I don’t know if really I needed advice. More than anything, I might have benefited from reassurance that I wasn’t a complete failure during the years I was sending it out, because I tend to take each rejection personally even though I know I shouldn’t, and going through that process for so many years became emotionally taxing, especially given other things I was going through in my life at the time.

Your second book, Pain Fantasy, was released last year from Red Morning Press. How did that happen? I know they’re a relatively new press that has open reading periods rather than contests.

The first book they published was Bad with Faces by my friend Sean Norton, so I met them through him. They asked me to send them something around the time I learned I was a finalist for the New Issues prize. I had a second manuscript and I waited out the New Issues results so I could decide which manuscript to send them. The day I learned Standing in Line for the Beast had been selected by New Issues, I sent Pain Fantasy to Red Morning Press.

Have you done anything differently this time around to promote Pain Fantasy?

They were released only six months apart so I’ve just promoted them together.

Many of your poems don’t necessarily deal solely with pop culture, but there are references to pop culture throughout your work. Often I think that leads people to categorize you as a “funny” poet. What do you think of that term, and how do you find pop culture playing a part in your poems?

I don’t mind the categorization, though I’d like to think my idiom isn’t limited to only funny. I wonder if the categorization would cause people to dismiss me too readily. At the same time, though, just being categorized and readily dismissed at all is an amazing feeling.

In general, I think funny can be a complicated distinction. It’s subjective and oftentimes particular to only one culture. I really try not to think about it too much and do my best to let what’s inside me tumble out and let others react however they see fit. If someone finds it funny, that’s great, and if someone finds it sad, that’s great too.

I don’t think pop culture and funny necessarily go together, but I do find certain elements of pop culture playing a role in what I write, and humor is probably my favorite genre to watch or read, so those interests tend to merge in my head and influence how I’m thinking, how I’m writing, and how I’m thinking about writing. There’s really no easy way to explain how I think they find their way into my poems, though, because there are so many different routes they can take. When I was younger, I intentionally tried to put different pop culture elements into what I was writing. I’d experience something and think, I have to write this into a poem. It was especially fun to do when I was writing list poems. Now, things just work their way in more naturally. That’s more indicative of the evolution of my writing process, though. I never sit down and think, I’m going to write this into a poem. It either happens or it doesn’t.

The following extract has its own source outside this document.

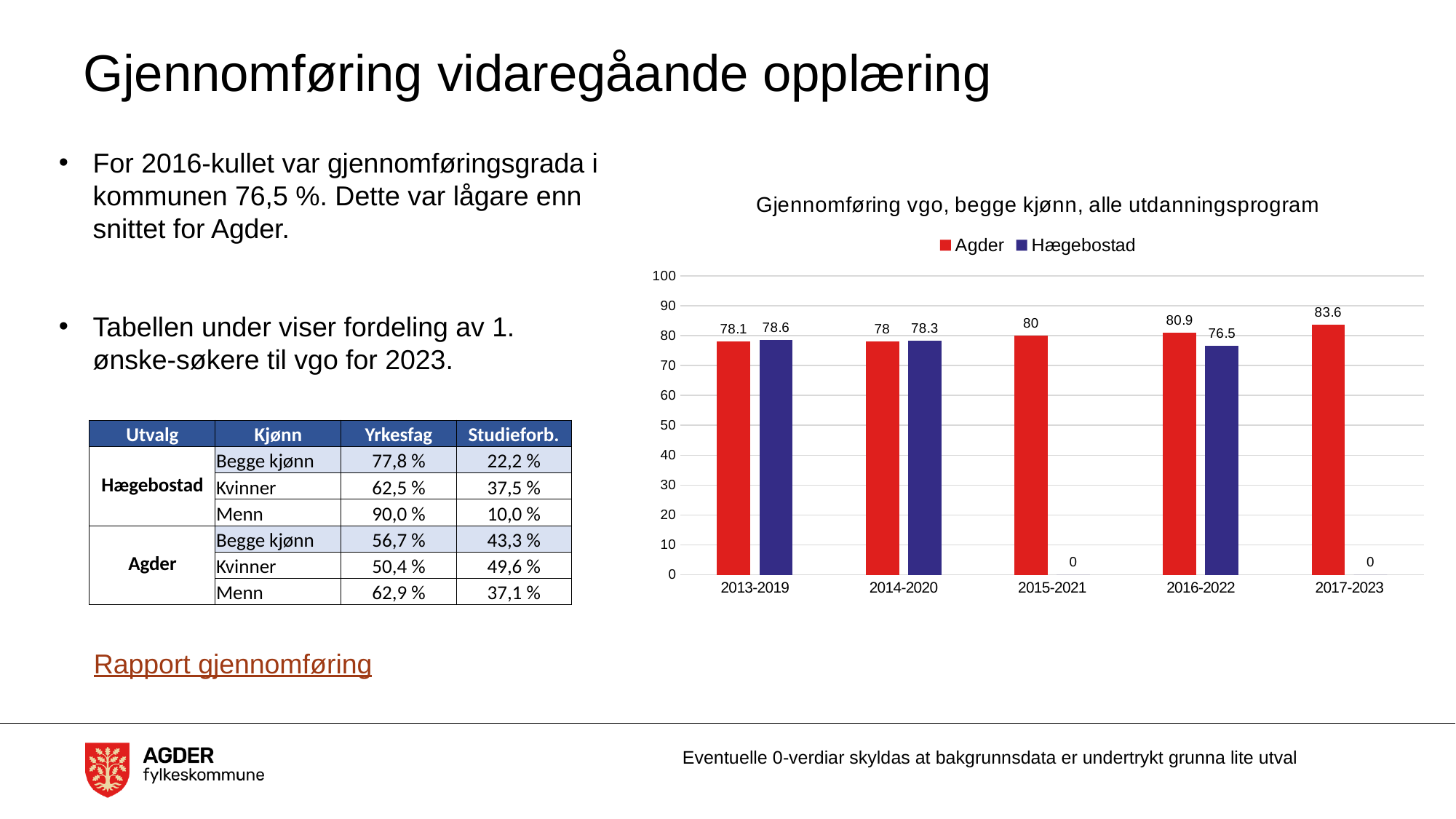
In which period is the Agder value highest? 2017-2023 What is the title of the chart? Gjennomføring vgo, begge kjønn, alle utdanningsprogram How many series does the legend list? 2 What is the value for Agder in 2014-2020? 78 What is the value for Agder in 2017-2023? 83.6 What kind of chart is shown? Bar chart How many periods are shown on the x axis? 5 Which is larger in 2013-2019, the Agder value or the Hægebostad value? Hægebostad What is the value for Hægebostad in 2016-2022? 76.5 What is the value for Hægebostad in 2013-2019? 78.6 In which period is the Agder value lowest? 2014-2020 What is the difference between the Agder and Hægebostad values in 2016-2022? 4.4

What influences have the publication of both books had on your subsequent writing? And are any new books or other projects on the horizon?

More than anything, I think I’m writing with confidence and a rejuvenated love for writing again. Right now I’m just writing a lot of poems, many of which will probably make it into another manuscript.

Do you have any additional advice for poets sending out their first books to contests and open reading periods?

Mostly just don’t give up, no matter how bleak things might seem. Sooner or later, you’ll find a way to turn this experience into something positive for you, either through book publication or something better. I mean, I guess I just want you to know that you shouldn’t lose hope that something meaningful will emerge from your experience.

Do you believe that poetry can create change in the world?

I do believe it’s possible, but I also believe other outlets like volunteering, writing fiction, non-fiction, filmmaking, traveling or playing music are creating more change than poetry right now. I wonder if, in the US, poetry will someday have a larger readership. It would be nice. I’m not sure how it’d ever come about though.

Jason Bredle is the author of Pain Fantasy, from Red Morning Press, Standing in Line for the Beast, winner of the 2006 News Issues Poetry Prize, and A Twelve Step Guide, winner of the 2004 New Michigan Press chapbook contest. He lives in Chicago.